Please vote NO to plastic grass in New City Park. Help SAVE our little patch of the PLANET:
http://www.thepetitionsite.com/2/Vote-NO-to-the-Pan-Am-Games-in-New-City-Park/

AnonymousSeptember 14, 2010 17:01 EST

This article is quite interesting but I wish the writer would have made it "clearer" by this I mean go to the point by not using so much poetry like writing and fancy words, so a non fiction reader can get the idea quick. To read a story that can be an introduction to a book in the internet is painful.

AnonymousSeptember 16, 2010 16:28 EST

Thank you. This was so painfully, bitterly, achingly, wonderfully beautiful to read. So many writers seem to head to the extremes of romantic cliche or statistical litany when discussing the environment. This was authentic and unflinching and yet somehow hopeful. A well-constructed argument for an expanded vision that can only come from fully dissecting loss. This should be required reading for politicians, educators, urban planners, parents - everyone.

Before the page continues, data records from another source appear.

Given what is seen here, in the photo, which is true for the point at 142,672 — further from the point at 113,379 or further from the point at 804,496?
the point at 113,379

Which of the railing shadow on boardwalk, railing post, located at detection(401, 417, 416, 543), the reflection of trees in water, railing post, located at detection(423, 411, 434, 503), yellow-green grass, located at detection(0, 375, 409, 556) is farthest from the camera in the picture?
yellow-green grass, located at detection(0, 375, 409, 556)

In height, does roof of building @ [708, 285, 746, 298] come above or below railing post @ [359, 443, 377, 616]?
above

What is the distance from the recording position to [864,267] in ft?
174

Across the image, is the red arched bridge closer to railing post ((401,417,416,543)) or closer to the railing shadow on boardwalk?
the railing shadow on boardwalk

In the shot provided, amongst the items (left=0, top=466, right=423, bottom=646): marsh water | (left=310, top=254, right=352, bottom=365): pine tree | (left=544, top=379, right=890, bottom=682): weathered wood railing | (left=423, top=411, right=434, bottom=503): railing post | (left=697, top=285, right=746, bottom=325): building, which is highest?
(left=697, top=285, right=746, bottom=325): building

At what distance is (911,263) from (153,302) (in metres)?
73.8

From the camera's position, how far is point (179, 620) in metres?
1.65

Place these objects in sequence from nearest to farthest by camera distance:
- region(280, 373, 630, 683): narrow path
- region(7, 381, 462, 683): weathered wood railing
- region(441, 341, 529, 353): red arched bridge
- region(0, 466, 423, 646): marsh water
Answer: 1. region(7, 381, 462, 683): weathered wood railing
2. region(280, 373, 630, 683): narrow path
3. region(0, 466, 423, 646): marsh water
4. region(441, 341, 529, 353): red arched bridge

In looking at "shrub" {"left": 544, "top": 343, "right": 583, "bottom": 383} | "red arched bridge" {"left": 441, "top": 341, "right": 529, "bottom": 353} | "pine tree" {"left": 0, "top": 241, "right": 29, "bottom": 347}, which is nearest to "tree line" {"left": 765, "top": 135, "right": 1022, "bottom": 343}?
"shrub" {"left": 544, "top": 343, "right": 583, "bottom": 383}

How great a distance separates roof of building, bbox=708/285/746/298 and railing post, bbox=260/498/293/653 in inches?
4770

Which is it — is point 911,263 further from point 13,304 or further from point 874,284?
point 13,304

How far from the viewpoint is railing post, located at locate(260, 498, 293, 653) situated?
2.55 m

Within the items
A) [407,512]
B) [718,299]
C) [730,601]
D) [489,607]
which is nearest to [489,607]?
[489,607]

It hurt to read. It breaks my heart. But thank you for offering such a clear-headed voice to what will hopefully be a more useful discussion than we have had up to now about the environment.

AnonymousOctober 11, 2010 23:37 EST

I cannot adequately express my appreciation for your article. As an environmental pessimist, who has grown up in what I have always believed to be an "impoverished" natural world relative to what it could have been, I have been living in a state of despair about humanity's willingness, and ability, to restore what the world once had. Your article gives me a little spark of optimism. You have stepped beyond the heartbreaking news of our current "10%" and within it found a reason to hope that there may be a new way to galvanize those of us in a state of apathy and pessimism to DO something. Thank you so much.